## What is being asked:
Take the listing and print it in full, exactly as given.

(Entries on spatial positioning)
=====

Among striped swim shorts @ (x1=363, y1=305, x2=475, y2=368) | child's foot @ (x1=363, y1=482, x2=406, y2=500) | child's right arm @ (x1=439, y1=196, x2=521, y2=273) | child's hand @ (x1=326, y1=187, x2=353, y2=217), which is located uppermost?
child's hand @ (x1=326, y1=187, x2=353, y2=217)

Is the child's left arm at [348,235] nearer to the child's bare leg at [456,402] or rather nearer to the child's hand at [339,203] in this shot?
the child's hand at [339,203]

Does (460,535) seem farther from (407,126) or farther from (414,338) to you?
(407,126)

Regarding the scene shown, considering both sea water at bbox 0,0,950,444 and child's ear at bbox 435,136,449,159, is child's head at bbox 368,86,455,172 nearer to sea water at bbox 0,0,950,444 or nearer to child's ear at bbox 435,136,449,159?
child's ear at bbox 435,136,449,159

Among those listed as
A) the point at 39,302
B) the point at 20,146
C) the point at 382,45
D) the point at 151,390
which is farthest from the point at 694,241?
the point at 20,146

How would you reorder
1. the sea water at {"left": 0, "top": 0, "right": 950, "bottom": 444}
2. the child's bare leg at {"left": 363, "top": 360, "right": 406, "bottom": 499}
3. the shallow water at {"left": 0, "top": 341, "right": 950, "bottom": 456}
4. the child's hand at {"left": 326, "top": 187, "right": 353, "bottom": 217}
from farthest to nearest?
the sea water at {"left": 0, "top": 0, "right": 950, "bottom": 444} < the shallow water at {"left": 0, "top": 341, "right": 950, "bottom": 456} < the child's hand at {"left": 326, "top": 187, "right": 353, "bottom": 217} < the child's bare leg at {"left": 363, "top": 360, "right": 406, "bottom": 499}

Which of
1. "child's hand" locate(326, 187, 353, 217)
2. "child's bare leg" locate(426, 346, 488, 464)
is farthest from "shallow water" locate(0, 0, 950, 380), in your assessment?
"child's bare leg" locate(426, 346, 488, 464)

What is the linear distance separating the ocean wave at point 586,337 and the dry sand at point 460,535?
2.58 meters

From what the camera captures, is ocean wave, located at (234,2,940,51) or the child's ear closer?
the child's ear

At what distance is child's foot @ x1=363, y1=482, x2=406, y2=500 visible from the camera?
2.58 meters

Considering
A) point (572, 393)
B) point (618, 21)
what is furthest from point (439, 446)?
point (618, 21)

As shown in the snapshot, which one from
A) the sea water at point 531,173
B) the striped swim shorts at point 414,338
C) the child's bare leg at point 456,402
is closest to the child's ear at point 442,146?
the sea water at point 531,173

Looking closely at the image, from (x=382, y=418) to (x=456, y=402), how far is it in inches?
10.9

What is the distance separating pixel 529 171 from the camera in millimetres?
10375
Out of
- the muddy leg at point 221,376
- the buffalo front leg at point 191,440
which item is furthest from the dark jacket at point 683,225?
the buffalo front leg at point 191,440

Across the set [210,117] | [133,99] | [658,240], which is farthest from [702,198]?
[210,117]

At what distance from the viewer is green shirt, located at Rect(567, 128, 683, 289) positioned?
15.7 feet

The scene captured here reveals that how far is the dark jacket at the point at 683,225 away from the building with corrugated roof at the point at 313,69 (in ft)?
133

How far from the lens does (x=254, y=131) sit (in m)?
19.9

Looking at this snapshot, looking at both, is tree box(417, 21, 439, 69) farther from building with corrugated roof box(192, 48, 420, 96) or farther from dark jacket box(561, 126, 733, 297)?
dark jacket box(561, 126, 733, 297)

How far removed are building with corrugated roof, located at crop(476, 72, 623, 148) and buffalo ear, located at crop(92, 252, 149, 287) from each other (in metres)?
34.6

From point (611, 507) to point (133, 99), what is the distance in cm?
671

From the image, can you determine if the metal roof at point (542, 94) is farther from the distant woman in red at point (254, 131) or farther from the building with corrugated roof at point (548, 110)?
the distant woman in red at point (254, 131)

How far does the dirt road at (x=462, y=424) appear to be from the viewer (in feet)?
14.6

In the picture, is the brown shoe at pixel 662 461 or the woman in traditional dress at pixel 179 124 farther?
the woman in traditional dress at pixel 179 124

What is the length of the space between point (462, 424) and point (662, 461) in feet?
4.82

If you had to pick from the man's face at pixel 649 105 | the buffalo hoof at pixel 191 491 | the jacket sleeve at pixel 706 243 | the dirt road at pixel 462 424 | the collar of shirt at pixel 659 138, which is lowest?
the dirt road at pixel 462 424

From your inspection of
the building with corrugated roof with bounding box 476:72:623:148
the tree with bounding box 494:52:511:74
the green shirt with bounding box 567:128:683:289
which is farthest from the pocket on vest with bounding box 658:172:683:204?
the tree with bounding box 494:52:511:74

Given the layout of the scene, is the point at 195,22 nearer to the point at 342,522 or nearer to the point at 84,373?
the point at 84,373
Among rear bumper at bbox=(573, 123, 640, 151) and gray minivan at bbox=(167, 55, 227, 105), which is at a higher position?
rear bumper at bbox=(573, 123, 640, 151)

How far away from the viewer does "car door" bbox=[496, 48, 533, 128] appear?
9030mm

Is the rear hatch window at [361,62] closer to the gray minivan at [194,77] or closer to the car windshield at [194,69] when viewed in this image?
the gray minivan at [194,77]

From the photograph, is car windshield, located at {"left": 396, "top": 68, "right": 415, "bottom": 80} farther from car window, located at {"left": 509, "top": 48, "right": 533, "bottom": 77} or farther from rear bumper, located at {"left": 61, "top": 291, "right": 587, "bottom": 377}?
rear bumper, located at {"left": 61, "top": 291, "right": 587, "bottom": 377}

=====

## Task answer:
Among striped swim shorts @ (x1=363, y1=305, x2=475, y2=368) | child's foot @ (x1=363, y1=482, x2=406, y2=500) | child's right arm @ (x1=439, y1=196, x2=521, y2=273) | child's hand @ (x1=326, y1=187, x2=353, y2=217), which is located uppermost?
child's hand @ (x1=326, y1=187, x2=353, y2=217)

Is the child's left arm at [348,235] nearer to the child's bare leg at [456,402] or rather nearer to the child's hand at [339,203] in this shot?
the child's hand at [339,203]

Does (460,535) seem farther from (407,126) or farther from (414,338) to you?
(407,126)

Regarding the scene shown, considering both sea water at bbox 0,0,950,444 and child's ear at bbox 435,136,449,159, is child's head at bbox 368,86,455,172 nearer to sea water at bbox 0,0,950,444 or nearer to child's ear at bbox 435,136,449,159?
child's ear at bbox 435,136,449,159

Among those listed as
A) the point at 39,302
B) the point at 20,146
C) the point at 382,45
D) the point at 151,390
which is farthest from the point at 694,241?
the point at 20,146

How would you reorder
1. the sea water at {"left": 0, "top": 0, "right": 950, "bottom": 444}
2. the child's bare leg at {"left": 363, "top": 360, "right": 406, "bottom": 499}
3. the shallow water at {"left": 0, "top": 341, "right": 950, "bottom": 456}
4. the child's hand at {"left": 326, "top": 187, "right": 353, "bottom": 217}
from farthest to nearest?
the sea water at {"left": 0, "top": 0, "right": 950, "bottom": 444} < the shallow water at {"left": 0, "top": 341, "right": 950, "bottom": 456} < the child's hand at {"left": 326, "top": 187, "right": 353, "bottom": 217} < the child's bare leg at {"left": 363, "top": 360, "right": 406, "bottom": 499}

Which of
1. "child's hand" locate(326, 187, 353, 217)
2. "child's bare leg" locate(426, 346, 488, 464)
is farthest from "shallow water" locate(0, 0, 950, 380), in your assessment?
"child's bare leg" locate(426, 346, 488, 464)

What is the linear distance separating the ocean wave at point 586,337 and the dry sand at point 460,535?
2.58 meters

From what the camera captures, is ocean wave, located at (234,2,940,51) or the child's ear closer?
the child's ear

At what distance is child's foot @ x1=363, y1=482, x2=406, y2=500 visible from the camera?
2.58 meters

Considering
A) point (572, 393)
B) point (618, 21)
what is furthest from point (439, 446)?
point (618, 21)

As shown in the snapshot, which one from
A) the sea water at point 531,173
B) the striped swim shorts at point 414,338
C) the child's bare leg at point 456,402
is closest to the child's ear at point 442,146?
the sea water at point 531,173

Looking closely at the image, from (x=382, y=418) to (x=456, y=402), how far is it in inches?
10.9

What is the distance separating pixel 529 171 from the camera in millimetres?
10375
Out of
- the muddy leg at point 221,376
- the buffalo front leg at point 191,440
which item is furthest from the dark jacket at point 683,225?
the buffalo front leg at point 191,440

Across the set [210,117] | [133,99] | [658,240], which is farthest from [702,198]?
[210,117]

At what distance from the viewer is green shirt, located at Rect(567, 128, 683, 289) positioned?
15.7 feet

The scene captured here reveals that how far is the dark jacket at the point at 683,225 away from the building with corrugated roof at the point at 313,69 (in ft)?
133

How far from the lens does (x=254, y=131) sit (in m)?
19.9

Looking at this snapshot, looking at both, is tree box(417, 21, 439, 69) farther from building with corrugated roof box(192, 48, 420, 96) or farther from dark jacket box(561, 126, 733, 297)?
dark jacket box(561, 126, 733, 297)

How far removed are building with corrugated roof, located at crop(476, 72, 623, 148) and buffalo ear, located at crop(92, 252, 149, 287) from each other (in metres)?
34.6

From point (611, 507) to point (133, 99), what is the distance in cm?
671

From the image, can you determine if the metal roof at point (542, 94) is farther from the distant woman in red at point (254, 131) or farther from the building with corrugated roof at point (548, 110)?
the distant woman in red at point (254, 131)

How far does the dirt road at (x=462, y=424) appear to be from the viewer (in feet)?
14.6

In the picture, is the brown shoe at pixel 662 461 or the woman in traditional dress at pixel 179 124 farther?
the woman in traditional dress at pixel 179 124

What is the length of the space between point (462, 424) and point (662, 461) in feet?
4.82

If you had to pick from the man's face at pixel 649 105 | the buffalo hoof at pixel 191 491 | the jacket sleeve at pixel 706 243 | the dirt road at pixel 462 424 | the collar of shirt at pixel 659 138, which is lowest?
the dirt road at pixel 462 424

From your inspection of
the building with corrugated roof with bounding box 476:72:623:148
the tree with bounding box 494:52:511:74
the green shirt with bounding box 567:128:683:289
which is farthest from the pocket on vest with bounding box 658:172:683:204?
the tree with bounding box 494:52:511:74

Given the layout of the scene, is the point at 195,22 nearer to the point at 342,522 or nearer to the point at 84,373?
the point at 84,373
Among rear bumper at bbox=(573, 123, 640, 151) and gray minivan at bbox=(167, 55, 227, 105), which is at a higher position?
rear bumper at bbox=(573, 123, 640, 151)

How far away from the viewer does "car door" bbox=[496, 48, 533, 128] appear?
9030mm

Is the rear hatch window at [361,62] closer to the gray minivan at [194,77] or closer to the car windshield at [194,69] when viewed in this image?
the gray minivan at [194,77]

From the photograph, is car windshield, located at {"left": 396, "top": 68, "right": 415, "bottom": 80} farther from car window, located at {"left": 509, "top": 48, "right": 533, "bottom": 77} or farther from rear bumper, located at {"left": 61, "top": 291, "right": 587, "bottom": 377}?
rear bumper, located at {"left": 61, "top": 291, "right": 587, "bottom": 377}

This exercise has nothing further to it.